Even though significant progress has been observed in the development of these detectors since the first works in the 1960s, the optimization of the light collection efficiency remains an important concern. Historically, these structures were mostly made up of meshes or conventional micro-pattern gas detectors (MPGDs) designed for avalanche mode and working mainly in quenched gases.

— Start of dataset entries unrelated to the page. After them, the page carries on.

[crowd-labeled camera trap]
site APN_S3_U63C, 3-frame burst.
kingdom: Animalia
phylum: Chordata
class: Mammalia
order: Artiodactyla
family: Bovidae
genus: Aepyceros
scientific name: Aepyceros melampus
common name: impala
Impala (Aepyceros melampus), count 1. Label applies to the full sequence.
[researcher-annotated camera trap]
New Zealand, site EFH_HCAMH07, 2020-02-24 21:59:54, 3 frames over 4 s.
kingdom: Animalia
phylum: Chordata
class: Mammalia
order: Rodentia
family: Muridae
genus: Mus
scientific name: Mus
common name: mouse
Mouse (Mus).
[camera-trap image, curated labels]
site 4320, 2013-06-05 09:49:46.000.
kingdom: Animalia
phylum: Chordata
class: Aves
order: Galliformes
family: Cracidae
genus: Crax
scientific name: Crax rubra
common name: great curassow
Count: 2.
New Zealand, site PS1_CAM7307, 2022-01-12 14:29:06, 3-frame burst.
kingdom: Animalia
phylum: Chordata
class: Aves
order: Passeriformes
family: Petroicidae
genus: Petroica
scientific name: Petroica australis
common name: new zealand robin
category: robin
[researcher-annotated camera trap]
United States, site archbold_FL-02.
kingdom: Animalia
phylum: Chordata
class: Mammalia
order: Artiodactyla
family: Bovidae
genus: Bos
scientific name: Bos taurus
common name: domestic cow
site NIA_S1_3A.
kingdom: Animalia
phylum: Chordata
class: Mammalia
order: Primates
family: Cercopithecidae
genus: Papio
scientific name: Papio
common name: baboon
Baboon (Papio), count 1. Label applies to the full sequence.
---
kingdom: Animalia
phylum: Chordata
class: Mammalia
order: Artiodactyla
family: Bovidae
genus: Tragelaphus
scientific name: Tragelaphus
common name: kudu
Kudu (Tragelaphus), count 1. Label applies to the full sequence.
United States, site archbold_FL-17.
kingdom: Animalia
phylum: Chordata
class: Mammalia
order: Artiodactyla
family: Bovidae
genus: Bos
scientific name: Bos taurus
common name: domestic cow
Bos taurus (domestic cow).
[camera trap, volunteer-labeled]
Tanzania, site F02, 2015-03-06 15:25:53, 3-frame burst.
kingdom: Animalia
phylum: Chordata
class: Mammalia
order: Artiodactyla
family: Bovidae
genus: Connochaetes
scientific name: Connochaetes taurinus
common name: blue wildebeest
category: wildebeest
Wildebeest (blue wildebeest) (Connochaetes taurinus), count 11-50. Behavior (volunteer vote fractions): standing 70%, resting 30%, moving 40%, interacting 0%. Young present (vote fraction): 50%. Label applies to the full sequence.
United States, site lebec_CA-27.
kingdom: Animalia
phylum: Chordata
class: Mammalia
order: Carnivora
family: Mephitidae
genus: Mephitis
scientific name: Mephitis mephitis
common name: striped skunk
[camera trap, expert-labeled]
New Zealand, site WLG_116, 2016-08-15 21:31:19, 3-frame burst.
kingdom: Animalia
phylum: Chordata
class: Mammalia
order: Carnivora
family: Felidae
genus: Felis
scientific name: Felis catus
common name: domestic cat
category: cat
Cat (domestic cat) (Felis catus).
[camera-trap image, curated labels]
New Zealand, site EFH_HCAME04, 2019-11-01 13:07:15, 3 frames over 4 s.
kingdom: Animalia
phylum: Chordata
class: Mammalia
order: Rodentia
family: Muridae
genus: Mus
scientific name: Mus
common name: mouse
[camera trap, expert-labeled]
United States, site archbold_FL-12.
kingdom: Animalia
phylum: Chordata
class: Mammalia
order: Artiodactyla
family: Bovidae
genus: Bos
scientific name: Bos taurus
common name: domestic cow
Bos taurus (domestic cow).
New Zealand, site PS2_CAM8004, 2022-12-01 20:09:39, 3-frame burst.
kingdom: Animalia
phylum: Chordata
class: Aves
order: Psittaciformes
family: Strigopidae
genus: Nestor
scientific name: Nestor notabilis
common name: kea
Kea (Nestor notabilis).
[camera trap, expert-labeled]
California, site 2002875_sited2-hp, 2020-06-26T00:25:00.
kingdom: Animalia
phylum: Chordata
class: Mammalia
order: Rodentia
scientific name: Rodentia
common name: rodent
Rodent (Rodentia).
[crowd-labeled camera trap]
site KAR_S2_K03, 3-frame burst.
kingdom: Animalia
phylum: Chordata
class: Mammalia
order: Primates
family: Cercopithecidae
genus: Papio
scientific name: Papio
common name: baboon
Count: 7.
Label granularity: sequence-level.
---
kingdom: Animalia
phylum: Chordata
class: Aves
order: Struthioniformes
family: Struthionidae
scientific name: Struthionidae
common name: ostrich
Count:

Given the expected scalability of most of the aforementioned detectors, light production and collection pose unique challenges. Dealing with alignment, and the use of meshes or wires spanning large areas presents practical limitations. In most cases, relying on scintillation originated in charge avalanches will affect not only the energy resolution but also impact the attainable spatial resolution. In addition, the use of lenses, while enabling the reduction of the number of optical sensors required to read large areas and improvement of the optical gain, may limit the spatial resolution attainable, introducing undesirable optical effects (e.g. aberrations). Nevertheless, it is important to consider techniques that can mitigate potential adverse effects associated with the current amplification structures and readout.
In this work, a brief overview of the evolution of electroluminescence studies is given, along with strategies to address some of the main challenges faced in the development of such detectors. Alternative structures, GEM-based, capable of providing higher optical gains without relying on avalanche multiplication, thus enhancing energy resolution and detector stability (while eliminating ion back-flow), will be presented.